The Cleveland-Cuyahoga County Port Authority, which manages one of the busiest ports on the Great Lakes, received $400,000 to install a new surveillance camera system.
But security costs have doubled from $150,000 in 2002 to a projected $300,000 next year, and that doesn't include the cost of hiring three more employees, Pfeiffer said.
"These grants pay for infrastructure improvements. They'll help pay for the camera system, but they won't help you pay to get the people to watch the camera, and they don't pay to maintain the system,'' he said.
The Duluth Seaway Port Authority in Minnesota used a $400,600 grant to pay half the cost of a new perimeter fence. But when vessels are at the dock, the port bills the ship for the cost of hiring a round-the-clock guard, said Capt. Ray Skelton, security director.
"Whatever the additional costs are, we just eat them,'' he said.
In Toledo, security upgrades have cost $200,000 to $300,000 over the last two years. That's not including two grants that totaled about $1.1 million.
Great Lakes ships don't carry containers, so shippers aren't required to conduct such searches. But the government's goal of having uniform standards of security at ports nationwide means that most mandates apply to the Great Lakes even though vessels there travel mostly between the United States and Canada, carrying loads of limestone, steel or grain that are easier to check.
"I'm certainly not going to say that security regulations weren't needed, but we weren't one of the high risk areas,'' said Glen Nekvasil, spokesman for the Lake Carriers Association.
More than 200 million tons of cargo are moved on the Great Lakes each year. Any disruption in iron ore and limestone shipments could delay steel production, which would slow shipments to automakers and goods to consumers.
"It would be, frankly, impossible to muster the resources at short notice to replace the load these ships carry,'' said Dan Cornillie, a manager at Ispat Inland, an East Chicago, Ind., steel company on the banks of Lake Michigan. ``Everything would just stop.''
Next year's federal budget allocates $150 million for port security grants. The American Association of Port Authorities says the sum should be closer to $400 million.
"That is still only a relatively small portion of what the total expenses are,'' said Kurt Nagle, president and CEO of the group.
At least five lawmakers have introduced bills to increase funding for port security. The bills will have to be reintroduced again next year.
U.S. Rep.
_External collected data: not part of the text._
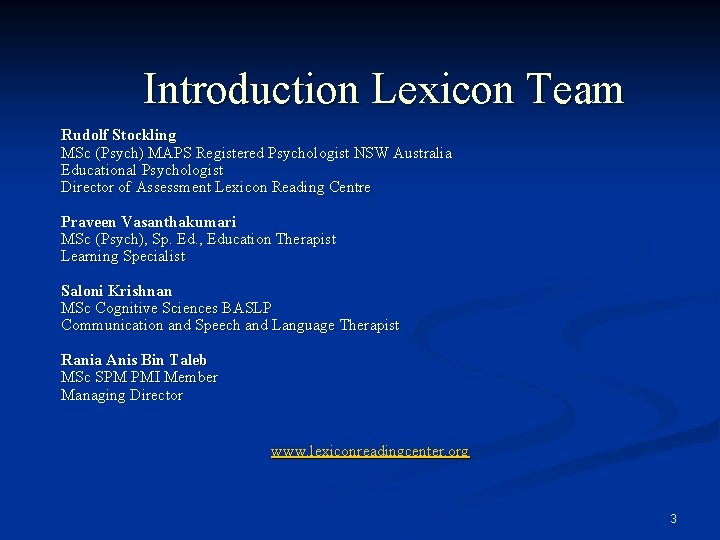 Introduction Lexicon Team

Rudolf Stockling
MSc (Psych) MAPS Registered Psychologist NSW Australia
Educational Psychologist
Director of Assessment Lexicon Reading Centre

Praveen Vasanthakumari
MSc (Psych), Sp. Ed., Education Therapist
Learning Specialist

Saloni Krishnan
MSc Cognitive Sciences BASLP
Communication and Speech and Language Therapist

Rania Anis Bin Taleb
MSc SPM PMI Member
Managing Director

www.lexiconreadingcenter.org

3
Doug Ose, R-Calif., told a House Transportation and Infrastructure Committee in June that it's time the government stepped up its financial commitment to ports, both on the coasts and Great Lakes:
"Since America's ports are crucial to our economic well-being, it is essential that we find the right balance between increasing port security while not impeding the flow of commerce and trade,'' he said.